As a last major example, the health care bill signed into law by President Obama last March has been identified as a a major obstacle to business expansion, as manifested by the economy’s slow or nonexistent growth. Repealing that health care act, with its burdens on businesses and massive increase of government spending and bureaucracy, would also be a good step in the right direction. The President has not listened to any of these analyses, and has not suggested repealing the health care act in spite of its damaging nature.
The harmful nature of these policies and regulations is not arbitrary or accidental: it is a direct result of their authors’ intentions. The President proclaimed that we can’t “just dismantle government, refund everybody’s money, and let everyone write their own rules, and tell everyone they’re on their own — that’s not who we are. That’s not the story of America.” He is wrong about that: that is the story of America. America’s greatness came about in an era when, more than any other time in history, the government simply left people alone to make the best of their lives, and they did. The economy that became the “engine and envy of the world,” as the President put it, was not fueled by government hand-outs, and it did not develop under a thick fog of governmental regulations. If we want to restore that greatness, then we need to restore its root causes: the freedom of individuals to live and work and do business without the government’s stepping in at every turn.

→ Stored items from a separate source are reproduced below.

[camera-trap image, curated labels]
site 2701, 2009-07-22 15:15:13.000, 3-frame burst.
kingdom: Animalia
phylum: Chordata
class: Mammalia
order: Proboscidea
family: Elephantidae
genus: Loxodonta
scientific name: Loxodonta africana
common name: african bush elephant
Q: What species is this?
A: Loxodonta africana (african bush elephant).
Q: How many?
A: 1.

None of us would want to take a class under that insane professor who demanded impossible and unreasonable standards. Similarly, why should any of us want to graduate with years of hard work behind us, only to be subject to the whims of government politicians and regulators? Just as the professor’s policy robs us of productive time and saps our motivation, these regulations either stop companies from hiring us, or stop us from starting and succeeding with our own companies.
Furthermore, unlike the example of the crazy professor, American employers face a situation that is neither short-term nor voluntary. Businesses don’t “sign up” to be in the economy the way we sign up for classes: they are part of the economy (and whatever the government does to regulate it) by default. While a student might be able to put up with a professor’s insane and arbitrary demands for one semester, businesses have to deal with government regulations indefinitely, year after year after year.
As college students, we are all rightly concerned with the issue of finding a job after we graduate. As part of this, it is time to take a long and hard look at the claims that politicians make regarding the role of government in job creation. “Doing nothing is not an option,” President Obama said while concluding his jobs speech to Congress—but that is what politicians always say. The fact that our politicians want to be in control of something doesn’t imply that that is the best thing for each of us as individual American citizens who are trying to live our own lives.
“Doing nothing” is precisely the best thing that our government can do for us right now. Let’s tell them so.